Illicit trade in cultural artefacts is regarded as a major source of funding to militant groups in conflict zones
By Michele Kambas
NICOSIA, May 19 (Reuters) - An international convention targeting the illicit trade in cultural artefacts took effect on Friday, a move to curb what is regarded as a major source of funding to militant groups in conflict zones.
Armenia, Cyprus, Greece, Portugal and San Marino as well as Mexico became the first countries on Friday to sign the convention drafted by the Strasbourg-based Council of Europe during a meeting in Nicosia.
The convention is designed to "codify" and standardise criminal law against the excavation, importation and exportation, acquisition and placing of artefacts on the market.
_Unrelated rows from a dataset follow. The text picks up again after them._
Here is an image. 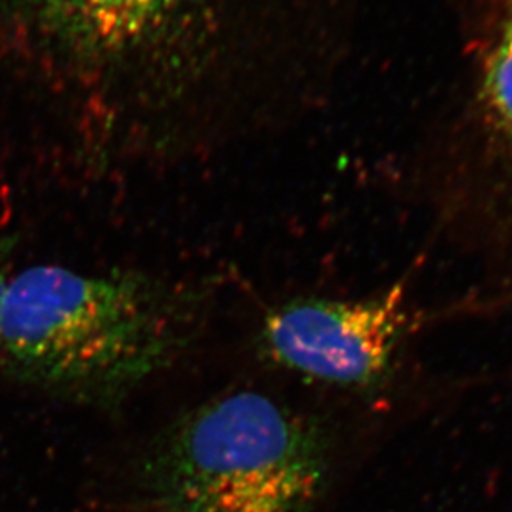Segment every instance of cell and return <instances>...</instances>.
<instances>
[{
    "label": "cell",
    "mask_w": 512,
    "mask_h": 512,
    "mask_svg": "<svg viewBox=\"0 0 512 512\" xmlns=\"http://www.w3.org/2000/svg\"><path fill=\"white\" fill-rule=\"evenodd\" d=\"M198 298L133 273L42 265L9 281L0 355L15 376L82 404L110 406L187 348Z\"/></svg>",
    "instance_id": "1"
},
{
    "label": "cell",
    "mask_w": 512,
    "mask_h": 512,
    "mask_svg": "<svg viewBox=\"0 0 512 512\" xmlns=\"http://www.w3.org/2000/svg\"><path fill=\"white\" fill-rule=\"evenodd\" d=\"M326 463L318 424L266 394L237 391L163 429L140 476L157 512H308Z\"/></svg>",
    "instance_id": "2"
},
{
    "label": "cell",
    "mask_w": 512,
    "mask_h": 512,
    "mask_svg": "<svg viewBox=\"0 0 512 512\" xmlns=\"http://www.w3.org/2000/svg\"><path fill=\"white\" fill-rule=\"evenodd\" d=\"M408 326L403 286L370 300L288 301L263 321L271 361L323 383L366 388L386 375Z\"/></svg>",
    "instance_id": "3"
},
{
    "label": "cell",
    "mask_w": 512,
    "mask_h": 512,
    "mask_svg": "<svg viewBox=\"0 0 512 512\" xmlns=\"http://www.w3.org/2000/svg\"><path fill=\"white\" fill-rule=\"evenodd\" d=\"M55 9L99 37H124L147 24L172 0H50Z\"/></svg>",
    "instance_id": "4"
},
{
    "label": "cell",
    "mask_w": 512,
    "mask_h": 512,
    "mask_svg": "<svg viewBox=\"0 0 512 512\" xmlns=\"http://www.w3.org/2000/svg\"><path fill=\"white\" fill-rule=\"evenodd\" d=\"M506 7L503 30L488 67V89L496 109L512 127V0H503Z\"/></svg>",
    "instance_id": "5"
},
{
    "label": "cell",
    "mask_w": 512,
    "mask_h": 512,
    "mask_svg": "<svg viewBox=\"0 0 512 512\" xmlns=\"http://www.w3.org/2000/svg\"><path fill=\"white\" fill-rule=\"evenodd\" d=\"M14 243L15 240L12 237H0V311H2V305H4L5 293H7V288H9L7 261H9Z\"/></svg>",
    "instance_id": "6"
}]
</instances>
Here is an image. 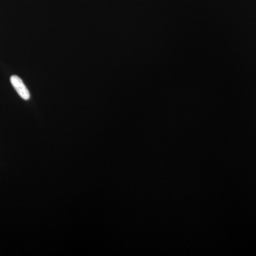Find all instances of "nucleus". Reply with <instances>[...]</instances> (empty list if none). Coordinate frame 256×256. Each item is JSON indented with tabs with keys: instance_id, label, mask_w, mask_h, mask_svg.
<instances>
[{
	"instance_id": "nucleus-1",
	"label": "nucleus",
	"mask_w": 256,
	"mask_h": 256,
	"mask_svg": "<svg viewBox=\"0 0 256 256\" xmlns=\"http://www.w3.org/2000/svg\"><path fill=\"white\" fill-rule=\"evenodd\" d=\"M10 82H11L12 85L13 86V87L22 98L25 100L30 99V92H28L26 86L24 85L22 80L20 77H18V76H12L10 78Z\"/></svg>"
}]
</instances>
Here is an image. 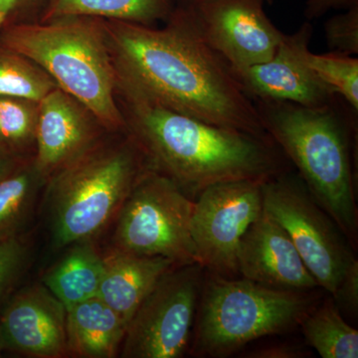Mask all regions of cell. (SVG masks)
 <instances>
[{
  "label": "cell",
  "instance_id": "6da1fadb",
  "mask_svg": "<svg viewBox=\"0 0 358 358\" xmlns=\"http://www.w3.org/2000/svg\"><path fill=\"white\" fill-rule=\"evenodd\" d=\"M103 21L119 83L176 112L270 136L230 66L202 38L189 7L174 6L164 28Z\"/></svg>",
  "mask_w": 358,
  "mask_h": 358
},
{
  "label": "cell",
  "instance_id": "7a4b0ae2",
  "mask_svg": "<svg viewBox=\"0 0 358 358\" xmlns=\"http://www.w3.org/2000/svg\"><path fill=\"white\" fill-rule=\"evenodd\" d=\"M129 136L148 166L173 180L192 199L208 186L263 180L291 169L270 136L210 124L164 107L117 82Z\"/></svg>",
  "mask_w": 358,
  "mask_h": 358
},
{
  "label": "cell",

"This is the first convention for the protection of cultural heritage in the world which deals with criminal offences against cultural property - from destruction to the theft and aiding and abetting by selling artefacts, thus financing terrorism and encouraging this to take place," Cypriot Foreign Minister Ioannis Kasoulides told Reuters Television.
"If there are no buyers, there are no looters," he said.
By bringing national legislations up to the same standards, the treaty aims to close existing loopholes and enable much more effective cross-border cooperation in investigating, prosecuting and sentencing persons suspected of the offences listed in the convention, according to the Council of Europe.
"It will harmonise legislation of member states thus making it easier for police forces to cooperate," said Thorbjorn Jagland, secretary-general of the council.
The council says the issue has taken on extra urgency because of wars in Syria and Iraq, the cradle of some of the world's most treasured cultures. Some estimates, Kasoulides said, suggested groups like Islamic State had earned about $150 million from selling off antiquities.
Cyprus, ethnically split in a Turkish invasion after a brief Greek-inspired coup in 1974, has often resorted to legal action to recoup stolen artefacts smuggled out after the conflict by art dealers.
In one case, Cypriot officials spent weeks in U.S. courts trying to reclaim priceless icons and mosaics dating from the 6th century that had been hacked off walls by smugglers and made their way through Europe to the United States. Some of those recovered now hang on walls at a museum in the capital Nicosia.